JG Motamedi said:
Sometime back I tried to develop a plate in a FeSO4 based wet-plate developer, it did produce and image but had a terrible fog. I never tried again because no matter how much I polished I could never get rid of the fog, so it ruined the plate. I am sure however that it should be possible to do with enough time and money.
I don't know anything about silvering glass, but will look into it.
I'd guess the fog was due, in part, to the fact that a plate developed in a liquid developer might be several stops faster than one done with mercury vapor (though I don't *know* that it would be). OTOH, most developers can't develop exposed iodide (I'm told), so you might need to experiment with changes in your fuming process to favor a bromide or even chloro-bromide sensitive layer.
Given the potential for lower cost experimentation with silvered glass, one could try stuff like this and have a bit less of "Polaroid syndrome" -- where you don't reshoot a bad image, because of the cost of the film, but instead just give it up as lost.
Oh, htmlguru? If you have a mirror that isn't tarnished, it probably won't work (and if it is tarnished, you're likely to destroy the coating trying to clean it -- no win, I'm afraid). All "front silvered" mirrors made commercially in the past 40-50 years at least are vacuum aluminized or dielectric coated -- better reflectivity than silver once the coating is a few weeks old, and far more durable. Common mirrors kept silver almagam backings for a few more years, where the paint over the silver could protect the metal and the cost of the silver didn't yet offset the cost of vacuum deposition.

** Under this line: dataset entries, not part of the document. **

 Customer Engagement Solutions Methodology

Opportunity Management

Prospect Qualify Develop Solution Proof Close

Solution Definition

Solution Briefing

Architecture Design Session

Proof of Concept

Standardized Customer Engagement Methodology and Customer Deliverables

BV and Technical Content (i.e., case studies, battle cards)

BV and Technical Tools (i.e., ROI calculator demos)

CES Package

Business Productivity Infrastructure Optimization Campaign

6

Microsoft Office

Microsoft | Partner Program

Amateur astronomers kept silvering alive, though, because it could be done at home by a hobbyist instead of sending his nice new mirror in the mail to a company that might well take months to get around to coating it and sending it back. With silvering, if you ordered the chemicals when you got the mirror blank and grits, you could potentially grind, polish, figure, silver, and install a mirror in a couple weeks. And you could easily strip and resilver when the coating started to yellow too much.